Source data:
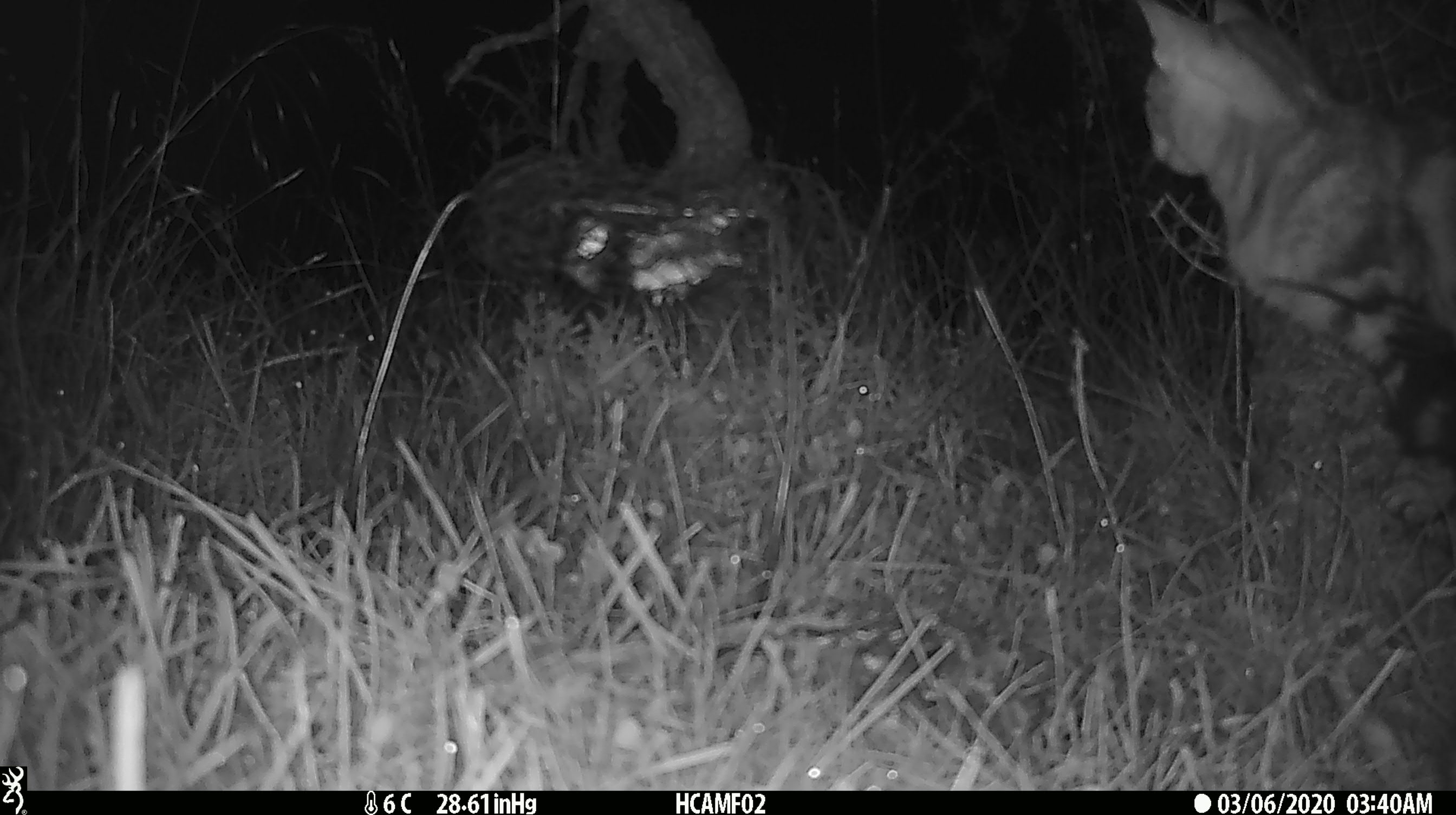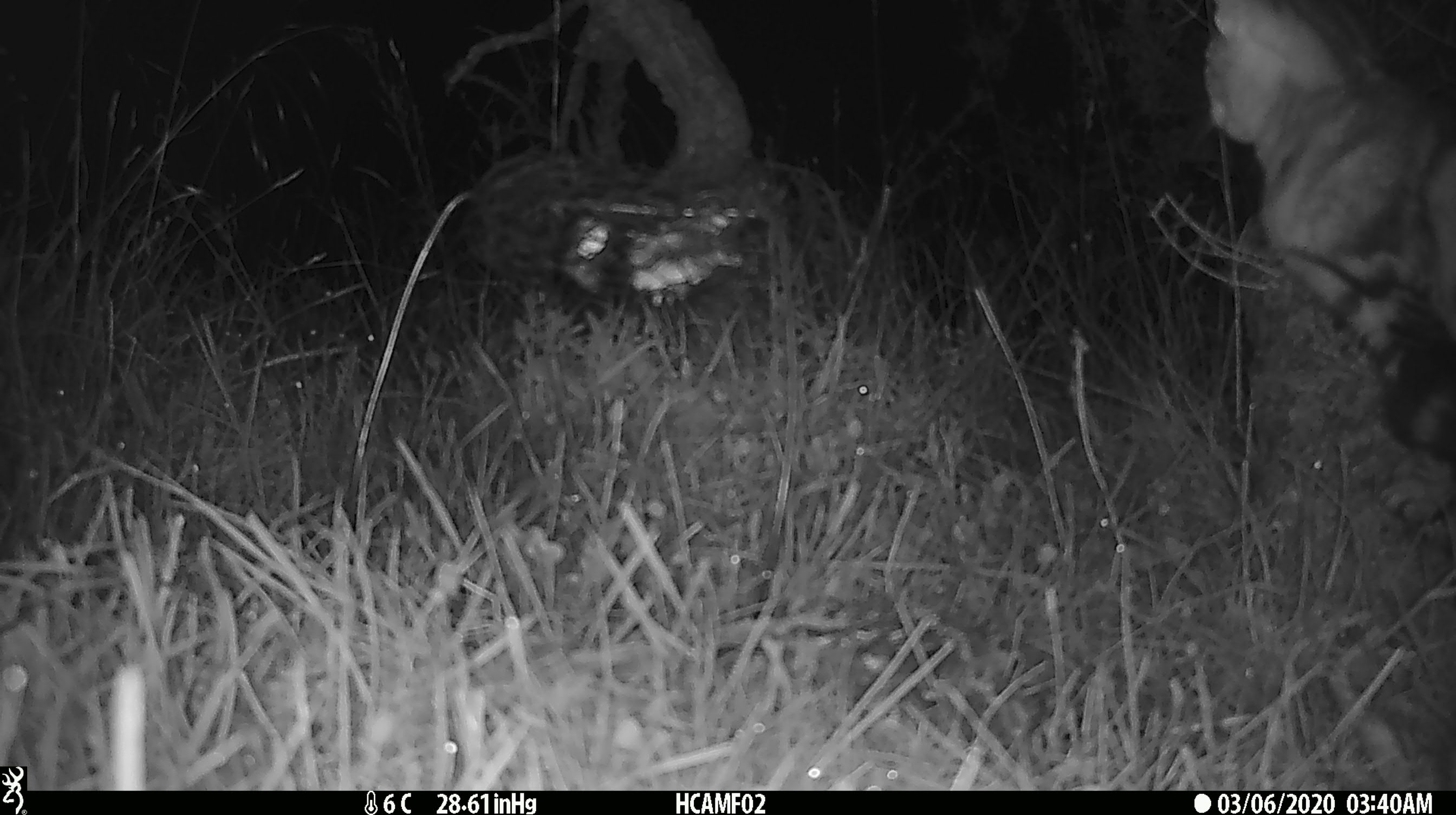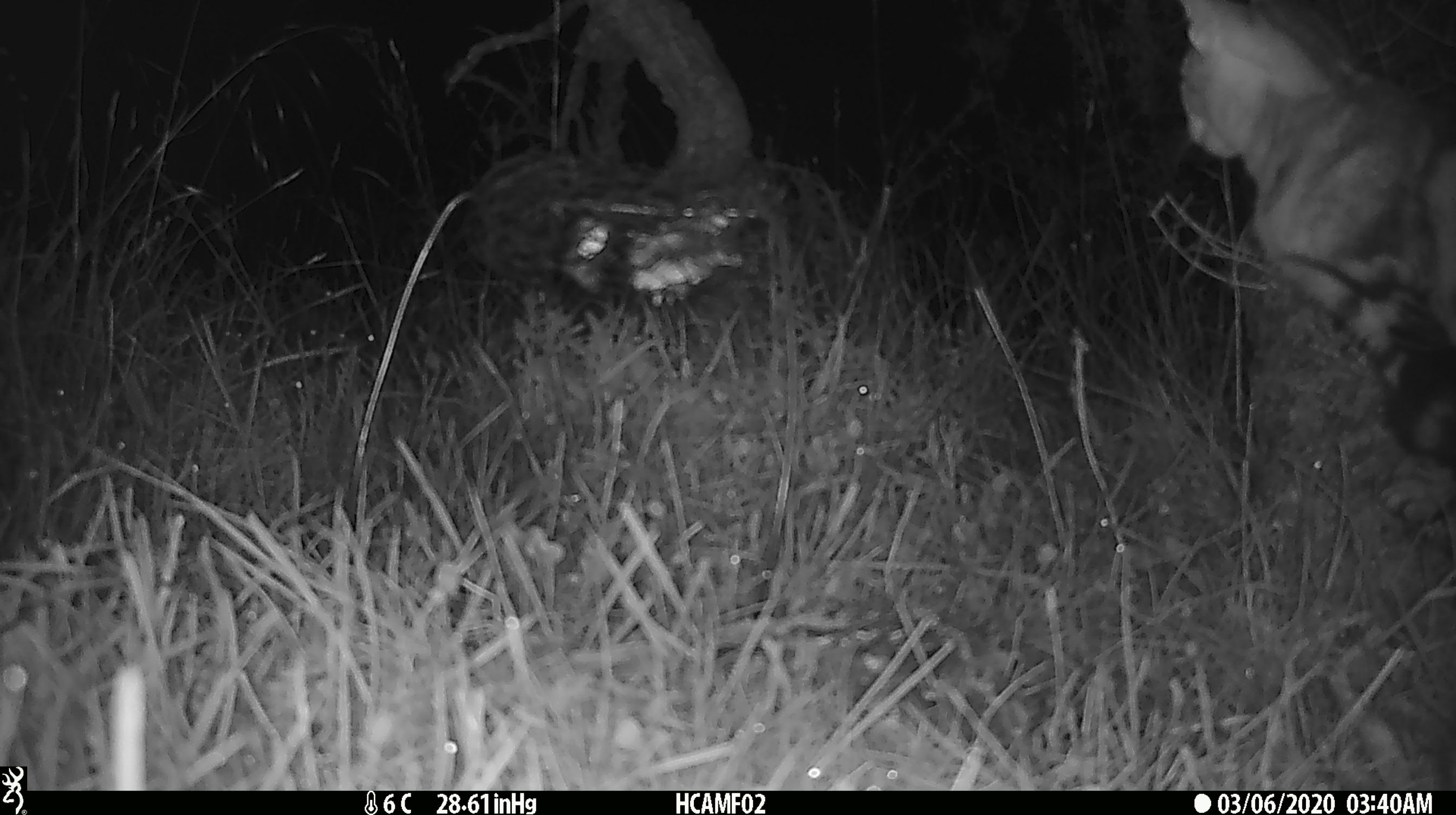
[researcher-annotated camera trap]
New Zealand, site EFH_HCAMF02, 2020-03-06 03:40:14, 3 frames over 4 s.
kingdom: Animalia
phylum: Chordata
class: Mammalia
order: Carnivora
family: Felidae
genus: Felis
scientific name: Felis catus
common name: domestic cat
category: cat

--

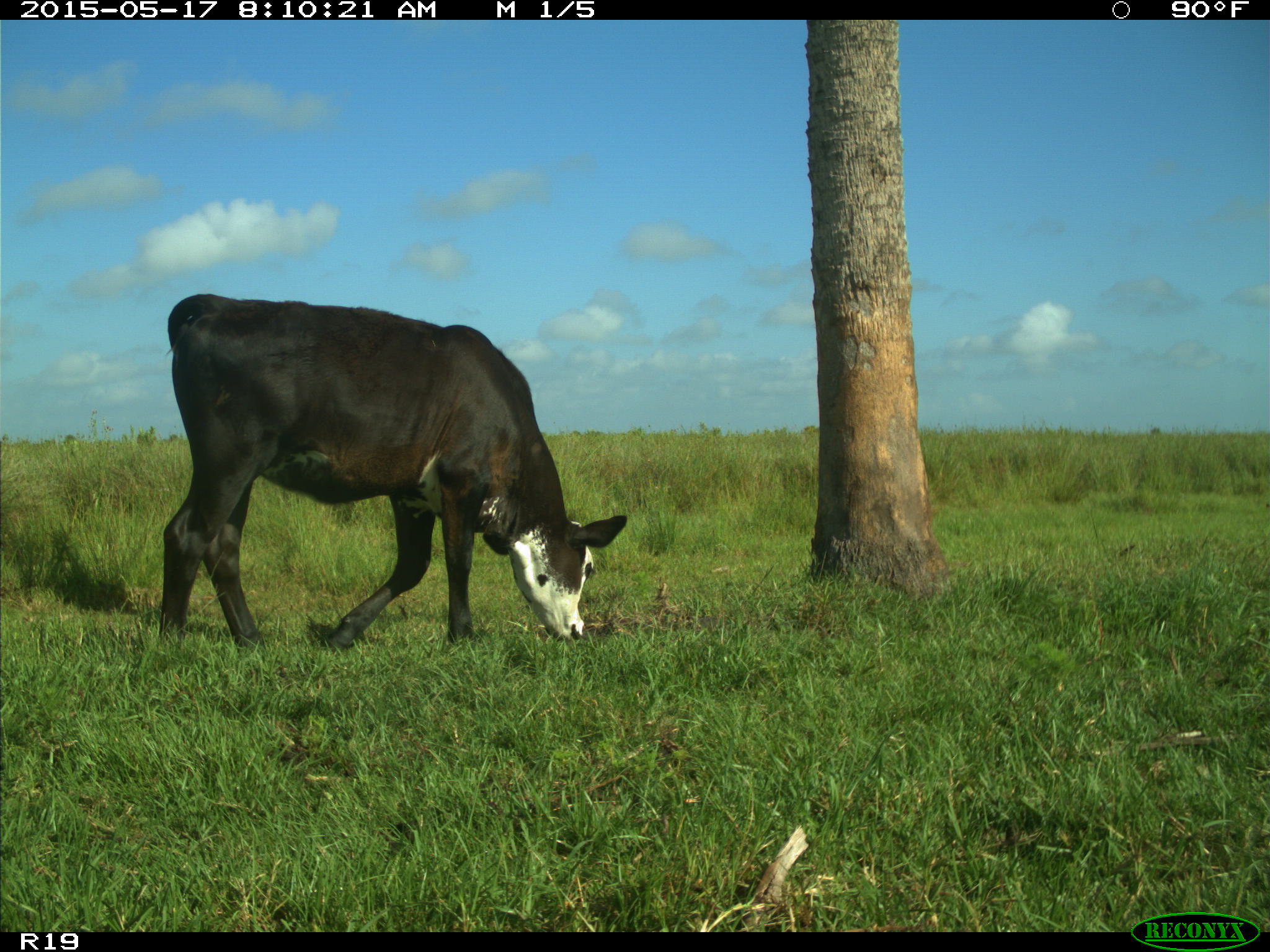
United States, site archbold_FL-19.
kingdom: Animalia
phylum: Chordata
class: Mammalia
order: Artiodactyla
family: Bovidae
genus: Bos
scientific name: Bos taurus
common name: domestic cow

...

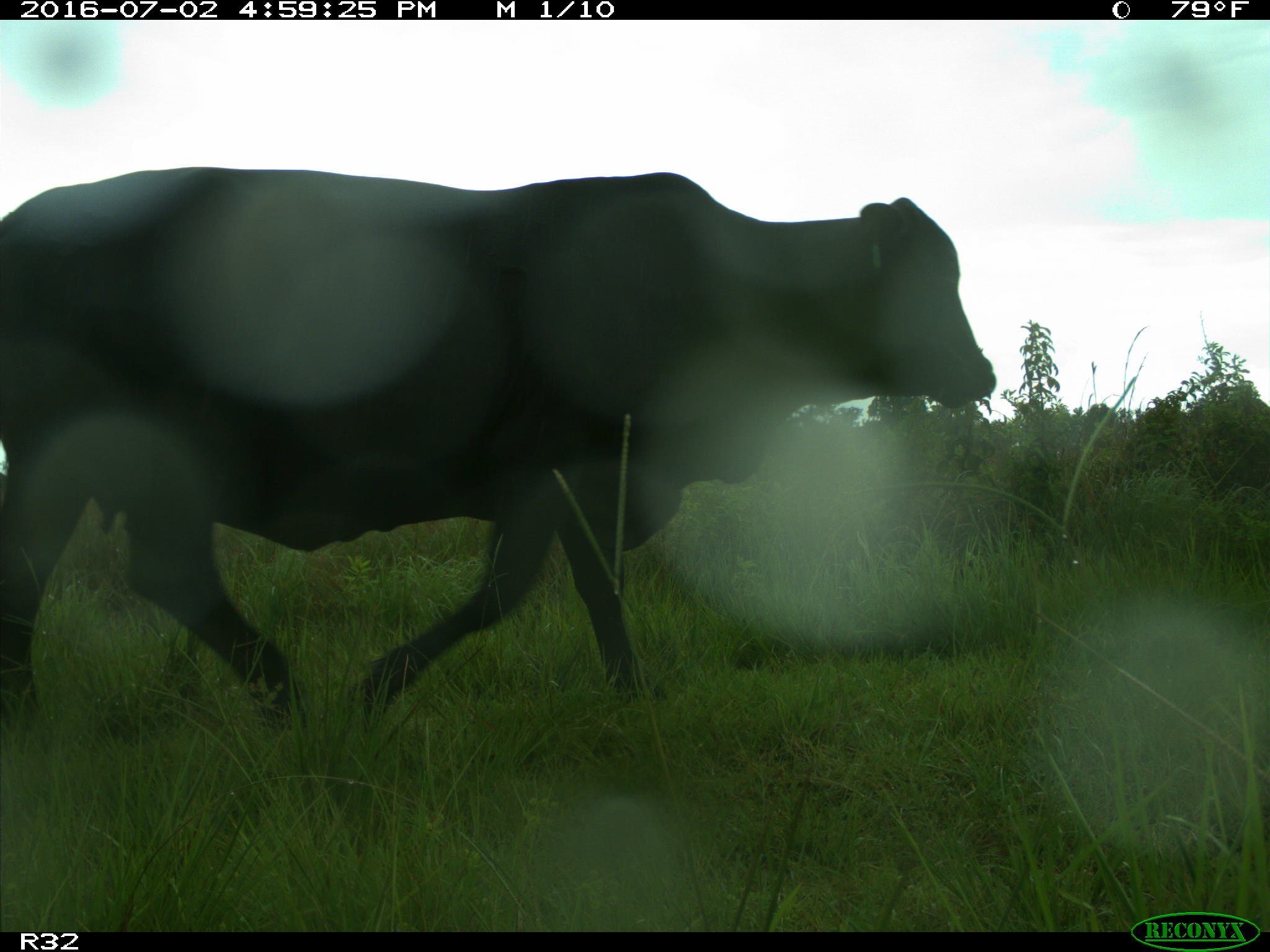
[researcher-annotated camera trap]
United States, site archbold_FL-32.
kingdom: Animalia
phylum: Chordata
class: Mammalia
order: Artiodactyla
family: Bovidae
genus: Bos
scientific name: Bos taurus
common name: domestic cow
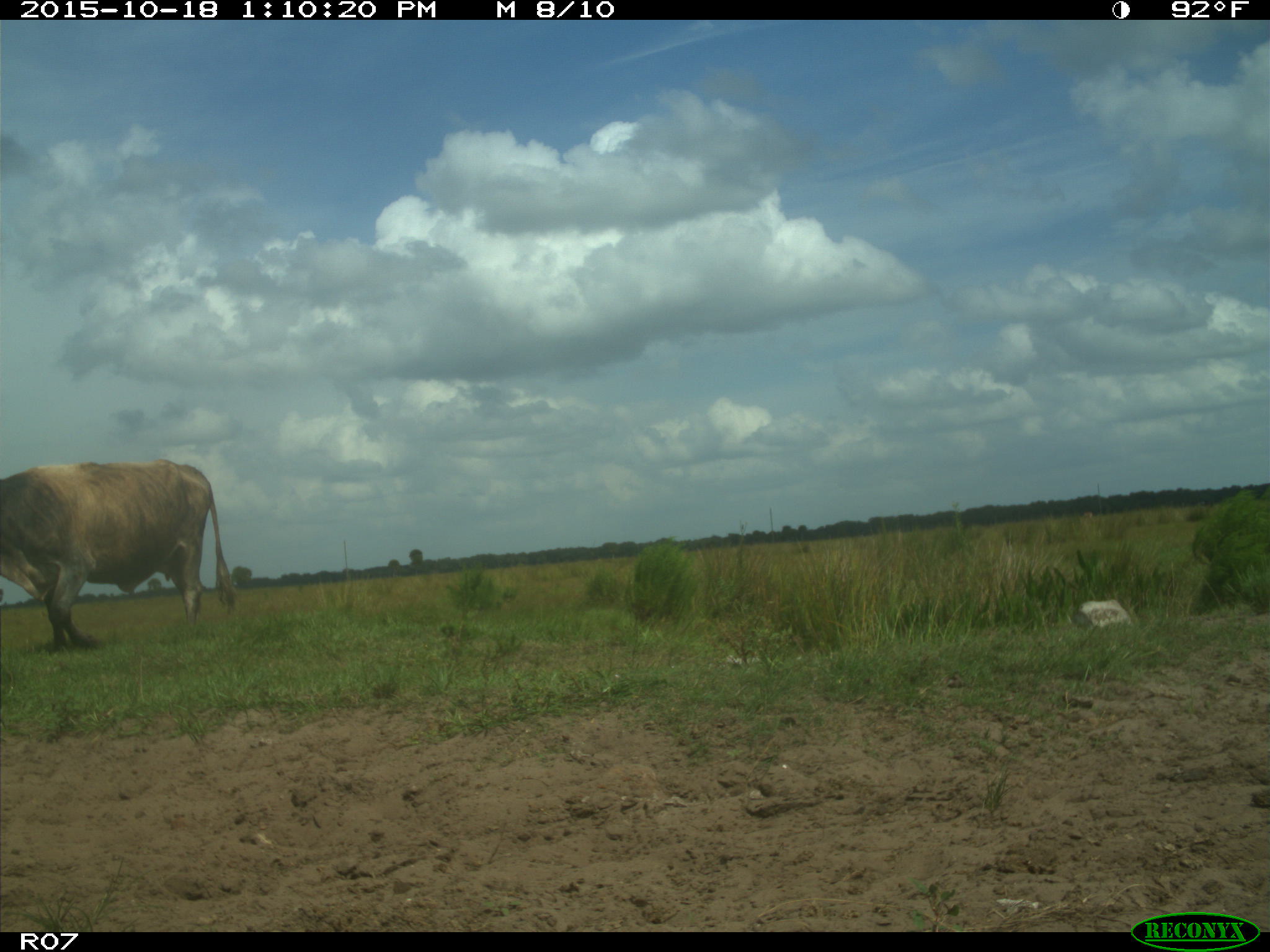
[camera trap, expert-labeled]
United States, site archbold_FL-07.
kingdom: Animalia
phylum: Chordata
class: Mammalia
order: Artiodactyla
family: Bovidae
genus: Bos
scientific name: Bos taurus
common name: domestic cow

ASSIGNMENT: What are the lines of the data above that include the string "site"? Copy them.

FINAL ANSWER:
New Zealand, site EFH_HCAMF02, 2020-03-06 03:40:14, 3 frames over 4 s.
United States, site archbold_FL-19.
United States, site archbold_FL-32.
United States, site archbold_FL-07.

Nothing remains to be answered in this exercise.